Personal information
- Full name: Charlie Emslie
- Born: 30 October 2000 (age 25) Lancaster, Lancashire, England
- Height: 6 ft 1 in (1.86 m)
- Weight: 15 st 10 lb (100 kg)

Playing information
- Position: Second-row
Club
| Years | Team | Pld | T | G | FG | P |
| 2021– | Barrow Raiders | 90 | 8 | 0 | 0 | 32 |
Representative
| Years | Team | Pld | T | G | FG | P |
| 2021– | Scotland | 3 | 2 | 0 | 0 | 8 |
- Source: As of 16 March 2026

= Charlie Emslie =

Scotland international rugby league footballer

Charlie Emslie (born 30 October 2000) is a Scotland international rugby league footballer who plays as a forward for semi-professional side Barrow Raiders in the Championship.

==Background==
Emslie was born in Lancaster, Lancashire, England.
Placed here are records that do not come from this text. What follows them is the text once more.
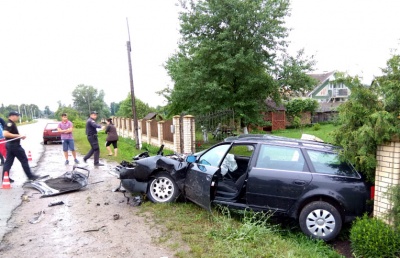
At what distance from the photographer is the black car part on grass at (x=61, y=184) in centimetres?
605

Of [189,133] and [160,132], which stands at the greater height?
[189,133]

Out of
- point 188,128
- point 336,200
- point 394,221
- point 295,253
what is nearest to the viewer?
point 295,253

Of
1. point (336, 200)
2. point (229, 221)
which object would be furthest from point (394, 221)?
point (229, 221)

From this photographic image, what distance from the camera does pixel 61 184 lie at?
6535 mm

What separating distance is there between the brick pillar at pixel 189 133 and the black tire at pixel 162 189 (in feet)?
18.0

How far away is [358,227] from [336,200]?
17.4 inches

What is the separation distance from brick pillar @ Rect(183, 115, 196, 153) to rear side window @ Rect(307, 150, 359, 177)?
6.70 meters

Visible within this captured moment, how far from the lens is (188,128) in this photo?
10711 mm

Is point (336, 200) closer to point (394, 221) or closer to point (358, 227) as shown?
point (358, 227)

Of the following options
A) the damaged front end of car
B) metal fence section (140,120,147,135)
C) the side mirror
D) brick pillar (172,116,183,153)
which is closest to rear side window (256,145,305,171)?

He is of Scottish heritage.

He was educated at Furness College.

==Playing career==
===Club career===
Emslie joined Barrow Raiders as a youth and was later rewarded with a deal from the 2021 season.

===International career===
Emslie played for the Scotland students side. He also played for Scotland under 19s.

He made his international debut for Scotland in 2021, scoring two tries against Jamaica.

In 2022 Emslie was named in the Scotland squad for the 2021 Rugby League World Cup.